_Prompt_
Repeat the listing in full, exactly as it stands.

▬▬▬▬▬▬▬▬▬▬

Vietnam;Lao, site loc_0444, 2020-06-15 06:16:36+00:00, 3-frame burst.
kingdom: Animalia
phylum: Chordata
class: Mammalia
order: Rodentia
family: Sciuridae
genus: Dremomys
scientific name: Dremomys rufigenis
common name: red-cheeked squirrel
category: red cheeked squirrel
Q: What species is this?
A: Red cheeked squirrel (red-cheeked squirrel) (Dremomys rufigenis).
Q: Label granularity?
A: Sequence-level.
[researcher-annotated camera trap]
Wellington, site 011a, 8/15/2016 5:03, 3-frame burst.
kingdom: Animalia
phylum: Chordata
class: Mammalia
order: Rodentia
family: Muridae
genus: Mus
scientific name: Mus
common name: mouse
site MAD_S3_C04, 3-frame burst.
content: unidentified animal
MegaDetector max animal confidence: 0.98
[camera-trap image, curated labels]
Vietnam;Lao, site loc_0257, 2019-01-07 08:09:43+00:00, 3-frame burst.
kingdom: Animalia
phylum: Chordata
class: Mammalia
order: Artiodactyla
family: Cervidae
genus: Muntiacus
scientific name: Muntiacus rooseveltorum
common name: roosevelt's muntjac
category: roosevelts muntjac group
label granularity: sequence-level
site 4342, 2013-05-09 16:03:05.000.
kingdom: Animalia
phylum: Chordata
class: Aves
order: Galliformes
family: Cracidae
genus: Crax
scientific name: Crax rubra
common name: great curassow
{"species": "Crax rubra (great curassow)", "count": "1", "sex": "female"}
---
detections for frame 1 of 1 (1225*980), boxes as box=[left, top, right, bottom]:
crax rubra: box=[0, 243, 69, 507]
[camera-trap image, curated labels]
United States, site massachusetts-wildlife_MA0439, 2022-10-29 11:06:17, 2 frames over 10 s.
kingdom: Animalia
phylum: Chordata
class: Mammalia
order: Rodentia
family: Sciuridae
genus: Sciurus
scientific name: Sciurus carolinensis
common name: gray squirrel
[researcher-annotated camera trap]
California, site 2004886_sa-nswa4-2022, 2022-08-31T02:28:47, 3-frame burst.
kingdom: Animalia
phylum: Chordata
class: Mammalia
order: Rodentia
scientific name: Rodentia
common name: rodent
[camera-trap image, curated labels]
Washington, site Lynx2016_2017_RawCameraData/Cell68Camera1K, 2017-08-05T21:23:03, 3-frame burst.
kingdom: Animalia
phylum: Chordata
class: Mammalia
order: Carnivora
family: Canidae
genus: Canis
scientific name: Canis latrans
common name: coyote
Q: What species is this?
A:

▬▬▬▬▬▬▬▬▬▬

_Answer below_
Vietnam;Lao, site loc_0444, 2020-06-15 06:16:36+00:00, 3-frame burst.
kingdom: Animalia
phylum: Chordata
class: Mammalia
order: Rodentia
family: Sciuridae
genus: Dremomys
scientific name: Dremomys rufigenis
common name: red-cheeked squirrel
category: red cheeked squirrel
Q: What species is this?
A: Red cheeked squirrel (red-cheeked squirrel) (Dremomys rufigenis).
Q: Label granularity?
A: Sequence-level.
[researcher-annotated camera trap]
Wellington, site 011a, 8/15/2016 5:03, 3-frame burst.
kingdom: Animalia
phylum: Chordata
class: Mammalia
order: Rodentia
family: Muridae
genus: Mus
scientific name: Mus
common name: mouse
site MAD_S3_C04, 3-frame burst.
content: unidentified animal
MegaDetector max animal confidence: 0.98
[camera-trap image, curated labels]
Vietnam;Lao, site loc_0257, 2019-01-07 08:09:43+00:00, 3-frame burst.
kingdom: Animalia
phylum: Chordata
class: Mammalia
order: Artiodactyla
family: Cervidae
genus: Muntiacus
scientific name: Muntiacus rooseveltorum
common name: roosevelt's muntjac
category: roosevelts muntjac group
label granularity: sequence-level
site 4342, 2013-05-09 16:03:05.000.
kingdom: Animalia
phylum: Chordata
class: Aves
order: Galliformes
family: Cracidae
genus: Crax
scientific name: Crax rubra
common name: great curassow
{"species": "Crax rubra (great curassow)", "count": "1", "sex": "female"}
---
detections for frame 1 of 1 (1225*980), boxes as box=[left, top, right, bottom]:
crax rubra: box=[0, 243, 69, 507]
[camera-trap image, curated labels]
United States, site massachusetts-wildlife_MA0439, 2022-10-29 11:06:17, 2 frames over 10 s.
kingdom: Animalia
phylum: Chordata
class: Mammalia
order: Rodentia
family: Sciuridae
genus: Sciurus
scientific name: Sciurus carolinensis
common name: gray squirrel
[researcher-annotated camera trap]
California, site 2004886_sa-nswa4-2022, 2022-08-31T02:28:47, 3-frame burst.
kingdom: Animalia
phylum: Chordata
class: Mammalia
order: Rodentia
scientific name: Rodentia
common name: rodent
[camera-trap image, curated labels]
Washington, site Lynx2016_2017_RawCameraData/Cell68Camera1K, 2017-08-05T21:23:03, 3-frame burst.
kingdom: Animalia
phylum: Chordata
class: Mammalia
order: Carnivora
family: Canidae
genus: Canis
scientific name: Canis latrans
common name: coyote
Q: What species is this?
A:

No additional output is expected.